Opportunistic Barriers to System Strengthening
It takes a long time to harden a system. We all know that it's not always possible to prevent hackers from getting their hands on critical company information. In most cases, consumers unintentionally download malware when they open attachments in emails, download files, or browse the Internet. Once within the operating system, an attacker has easy access to sensitive data.
Some organisations restrict internet access, software installation, printing from a remote location, and more in order to combat this issue. The problem is that this lowers productivity for both employees and businesses. It annoys those who are simply doing their jobs. To get around these restrictions, some people try to find a workaround. '
Security and productivity must be balanced regularly by IT teams attempting to secure endpoint OS, with so many employees working from home.
System Hardening: One-Step Isolation of the Operating System
A highly secure endpoint can be achieved without compromising user productivity thanks to OS isolation technology. An individual operating system is installed on each end-user device. Operating systems are independent of one other.
The hardening and productivity of a system can be enhanced by two zones: one that is privileged and extremely hardened. It can only access sensitive information and systems. Other than that, it's just a standard corporate work environment that doesn't have the same level of protection. Email, chat, and non-privileged data can all be accessed via the internet.

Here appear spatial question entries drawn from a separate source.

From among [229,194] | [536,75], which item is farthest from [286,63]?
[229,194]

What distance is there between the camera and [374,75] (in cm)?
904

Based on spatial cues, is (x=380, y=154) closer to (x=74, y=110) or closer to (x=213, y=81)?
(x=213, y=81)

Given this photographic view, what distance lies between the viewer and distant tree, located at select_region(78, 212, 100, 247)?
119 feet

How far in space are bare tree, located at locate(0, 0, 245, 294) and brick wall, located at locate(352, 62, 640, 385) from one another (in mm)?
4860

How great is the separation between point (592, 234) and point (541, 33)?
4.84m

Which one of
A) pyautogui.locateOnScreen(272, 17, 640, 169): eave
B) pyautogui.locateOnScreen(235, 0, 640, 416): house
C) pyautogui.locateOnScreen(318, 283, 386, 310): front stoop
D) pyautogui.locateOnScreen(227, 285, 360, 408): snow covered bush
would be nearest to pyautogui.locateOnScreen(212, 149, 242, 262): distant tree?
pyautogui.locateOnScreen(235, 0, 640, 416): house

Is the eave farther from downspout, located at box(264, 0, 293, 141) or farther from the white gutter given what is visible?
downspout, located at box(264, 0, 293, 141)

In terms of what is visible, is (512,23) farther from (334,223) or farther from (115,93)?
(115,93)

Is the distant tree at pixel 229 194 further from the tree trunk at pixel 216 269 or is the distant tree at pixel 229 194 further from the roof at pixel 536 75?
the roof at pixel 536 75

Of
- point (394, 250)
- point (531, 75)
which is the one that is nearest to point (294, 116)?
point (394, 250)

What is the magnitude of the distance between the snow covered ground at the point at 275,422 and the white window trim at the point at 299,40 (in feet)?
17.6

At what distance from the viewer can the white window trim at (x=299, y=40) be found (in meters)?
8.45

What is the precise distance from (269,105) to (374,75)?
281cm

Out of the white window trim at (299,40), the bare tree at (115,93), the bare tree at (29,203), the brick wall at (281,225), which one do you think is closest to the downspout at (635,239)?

This operating system is designed to catch any hackers that try to get into the business network. They're unable to see the designated area at all. A more secure option is to wipe the corporate zone clean at regular intervals.
The main advantages of this strategy:
Because it can also protect unsecured devices, it reduces the burden of hardening end-users' devices.
In order to "harden" an OS on an untrusted hardware, Isolate provides total OS isolation. Extreme Compute allows users to do the following in the less restricted corporate zone (amongst other things):
- Make use of a browser extension of your choice.
- You can use tools like Zoom/Webex, etc. to improve productivity.
- Notice harmful attachments and links in your emails.
- USB devices are used to print from distant locations.
- Install programmes on the corporate OS utilising local admin access for developers and power users.